Por Pegaso
Aterrizaba yo ayer en un conocido café localizado frente a la placita Niños Héroes, donde ya me esperaban mis buenos amigos Rosita Fresita, El Chato y Chavaquino para degustar unos opíparos platillos de los que prepara el siempre amable y dinámico Charly Valencia.
Y analizando el tema de los 19 secuestrados de un camión de Transpaís, el pasado jueves, pronto la sabrosa plática decantó en la forma en que operan ahora los grupos delictivos.
De cómo éstos han dejado a un lado algo que consideraban tan sagrado como era su código de honor, donde podían matarse entre ellos mismos, robarse, traicionarse y hasta sacarse la lengua, pero jamás, jamás, meterse con la familia, con sus mamacitas o con los niños.

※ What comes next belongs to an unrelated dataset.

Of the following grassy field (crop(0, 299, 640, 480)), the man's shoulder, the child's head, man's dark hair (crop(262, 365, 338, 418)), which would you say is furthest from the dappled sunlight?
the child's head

Ahora todo eso se acabó. Quien se interpone por delante, en esta guerra de bandas, recibe su ración de plomo, sin importar que sea una inocente viejecita o un bebé de brazos.

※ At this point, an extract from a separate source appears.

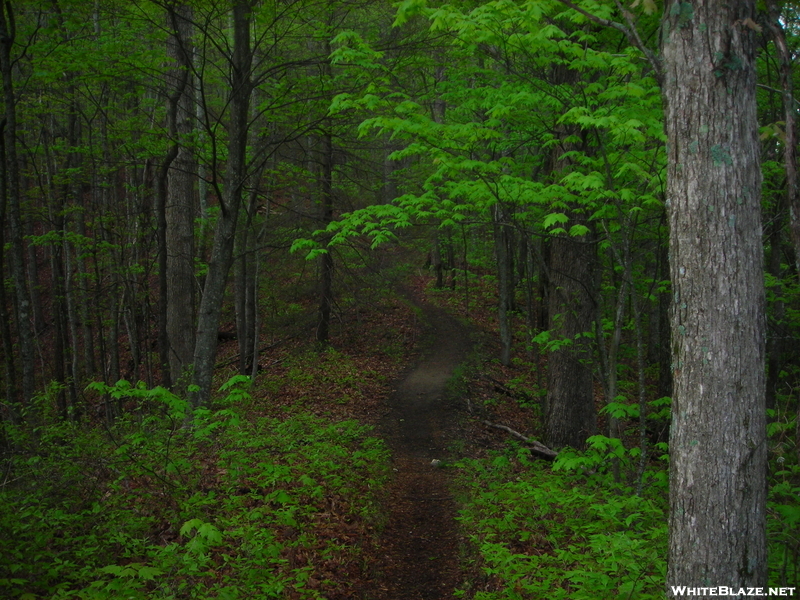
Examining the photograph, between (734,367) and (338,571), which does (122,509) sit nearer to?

Ahora, las mamás de los rivales son el primer blanco porque resulta ser su lado sensible.
Comentaba yo que la historia siempre se repite. El bandido que se sale de control y provoca severos daños en la población civil.
Se vivió en Sicilia, se vivió en Chicago, se vivió en Colombia y ahora se vive en México.
Pero a mí me gusta comparar la situación violenta que padecemos hoy en día con lo que en alguna época se vivió en Japón.
A Rosita Fresita no le cae muy bien porque tiene una mentalidad más pragmática y menos filosófica de la vida.
De cualquier forma les conté de cómo los samuráis se convirtieron en ronin.
Resulta que en el País del Sol Naciente, hace ya muchos siglos, había una casta de valientes personajes llamados samuráis. Estaban al servicio de los señores feudales y tenían un código muy estricto llamado bushido, que literalmente se traduce como «camino del guerrero».
Quien violaba el código se convertía en ronin o renegado, y se dedicaba a asaltar, robar y asesinar para obtener un beneficio económico o como mercenario a sueldo.
Nuestros modernos ronin, que antes respetaban a las mujeres, a las madrecitas, a los niños, a los ancianos y a la población civil en general, también han olvidado su código de honor.
Nada que ver, por ejemplo, con Robin Hood, que quitaba al rico para dar al pobre.
A propósito, en cierta ocasión iba un lujoso carruaje por el bosque, cargado de joyas y objetos de oro, cuando le sale Robin Hood con sus valientes compañeros. «¡Alto!-les grita el justiciero. Soy Robin Hood. Les quito a los ricos para darle a los pobres». El carromato se detiene y desciende el rico mercader, ataviado con toda suerte de brillantes adornos y ricas vestimentas. «¡Dame todo lo que traes!». El hombre le entrega todo, incluyendo la ropa y se queda en cueros. Ya se iba Robin Hood, cuando se echa a llorar y gime diciendo: «¡Oh, ahora soy pobre!» Se regresa el famoso arquero y le devuelve todo diciendo: «¡Soy Robin Hood, le quito a los ricos para darle a los pobres! Tome, buen hombre,usted es pobre, vaya con Dios!» El mercader, al ver tanta generosidad y viendo reintegrado su tesoro, empieza a gritar de alegría: «¡Soy rico de nuevo!» Se voltea otra vez Robin Hood, empuñando su arco con torva faz: «¡Alto! Soy Robin Hood, quito a los ricos para dar a los pobres»…
O cuando Chucho el Roto hacía lo mismo en las campiñas mexicanas, hasta que finalmente fue aprehendido por los soldados y enviado a San Juan de Ulúa, donde se pudrió.
Ya lo decía el samurai Kagasagua: «Nikito nipongo».
Quédense con el refrán estilo Pegaso: «Es idéntica felina doméstica, solamente trastocada». (Es la misma gata, no’más que revolcada).